Eins finden wir bei Debussy nie: das Wiederholungszeichen. Debussy ahmte in der Musik die Natur nach, bei der zwar das Zyklische dominiert, aber Wiederkehrendes nie vollständig identisch ist. Somit sind auch wiederkehrende Elemente wie zum Beispiel Themen oder Motive immer in neuen Varianten - man könnte hier auch von Beleuchtungen sprechen - vorhanden. Der Schlüssel für diese Beleuchtungswechsel liegt in der Harmonik. Debussy harmonisiert das Thema bei jedem Auftreten mit anderen Akkorden.
Hören Sie sich die drei Themenvariationen im Prélude an. Beim ersten Auftreten, der weitgehend unbegleiteten Version, finden sich nur am Ende zwei Akkorde: Ces-Dur und Ges-Dur. Ges-Dur ist gleichzeitig die Tonika, also die Grundtonart des Stücks, Ces-Dur die dazu gehörende Subdominante. Es handelt sich hierbei also um einen Plagalschluss.
Man spricht von einem Plagalschluss, wenn bei einer Kadenz die Tonika, also die Grundtonart, nicht über die Dominante, sondern über die Subdominante erreicht wird. Die Subdominante ist immer die IV. Stufe einer Tonleiter. In C-Dur ist die Subdominante F-Dur. Plagalschlüsse werden oft in der Kirchenmusik verwendet und verleihen der Musik einen archaischen Charakter.
Notenbeispiel 3: "La fille aux cheveux de lin", Takt 1-4 im Klaviersatz
Beim zweiten Auftreten in Takt 8 wird die Melodie zunächst von zwei parallel verschobenen Septakkorden begleitet. Es handelt sich dabei um Ges7 und As7. Parallel verschobene und aus dem Zusammenhang der funktionalen Harmonik herausgelöste Septakkorde sind ein typisches harmonisches Stilmittel Debussys. Im dritten Takt der Melodie kehrt Debussy wieder in die kadenzielle Harmonik zurück: dieses Mal mit einer Dominant-Tonika-Verbindung. Zielakkord ist also wieder Ges-Dur.
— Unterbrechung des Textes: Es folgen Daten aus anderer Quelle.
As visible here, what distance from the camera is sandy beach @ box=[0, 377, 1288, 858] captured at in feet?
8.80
Notenbeispiel 4: "La fille aux cheveux de lin", Takt 8-11 im Klaviersatz
Das dritte Mal erscheint der Hauptgedanke ziemlich am Schluss des Prélude, ab Takt 28. Eine Oktave höher als bei den ersten beiden Malen und im Pianissimo gehalten klingt die Melodie wie eine Reminiszenz, ein bloßes Erinnern. Bevor der eigentliche Gedanke erscheint, hält die Musik mehr oder weniger an, bleibt auf dem Subdominant-Akkord Ces-Dur stehen, in den hinein um eine Viertel vorversetzt der Hauptgedanke beginnt. Dieser Akkord liegt nun drei Takte unbeweglich, bevor über es-Moll die Tonika Ges-Dur erreicht wird (Takt 32). Der dritte Takt des Hauptgedankens wird von Debussy augmentiert: die Melodie steigt jetzt in drei Vierteln vom ges zum des herab.
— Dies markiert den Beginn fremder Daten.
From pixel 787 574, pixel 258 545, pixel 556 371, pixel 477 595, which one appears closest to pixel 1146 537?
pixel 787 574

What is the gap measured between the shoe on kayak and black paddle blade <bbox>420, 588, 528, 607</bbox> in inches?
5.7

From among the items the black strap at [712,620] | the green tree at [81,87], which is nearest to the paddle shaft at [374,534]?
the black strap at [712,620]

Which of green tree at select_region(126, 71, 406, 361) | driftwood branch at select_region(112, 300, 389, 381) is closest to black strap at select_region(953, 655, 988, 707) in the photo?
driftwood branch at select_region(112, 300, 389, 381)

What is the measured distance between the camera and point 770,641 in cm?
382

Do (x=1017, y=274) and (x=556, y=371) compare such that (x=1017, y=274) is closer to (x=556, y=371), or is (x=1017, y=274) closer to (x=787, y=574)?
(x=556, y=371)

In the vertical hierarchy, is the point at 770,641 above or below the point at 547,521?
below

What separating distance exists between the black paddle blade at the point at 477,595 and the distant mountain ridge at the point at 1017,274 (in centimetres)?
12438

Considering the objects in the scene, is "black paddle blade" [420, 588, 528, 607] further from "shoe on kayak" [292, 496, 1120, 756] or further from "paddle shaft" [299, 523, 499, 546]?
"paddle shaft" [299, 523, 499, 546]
Notenbeispiel 5: "La fille aux cheveux de lin", Takt 28-32 im Klaviersatz
Bei den beschriebenen vier Takten des Hauptgedankens handelt es sich nicht um das vollständige Thema, sondern nur um den ersten von zwei Thementeilen. Man könnte hier im klassischen Sinn von Vordersatz und Nachsatz sprechen. Der Nachsatz setzt der insgesamt absteigenden Bewegung des Vordersatzes eine aufsteigende Linie entgegen (Schlusston es2) und komplettiert so das Thema. Während die Melodik des Nachsatzes wieder rein pentatonisch ist, wenden sich die Begleitakkorde in Takt 6 nach Es-Dur und bringen somit eine neue Klangfarbe in den musikalischen Verlauf.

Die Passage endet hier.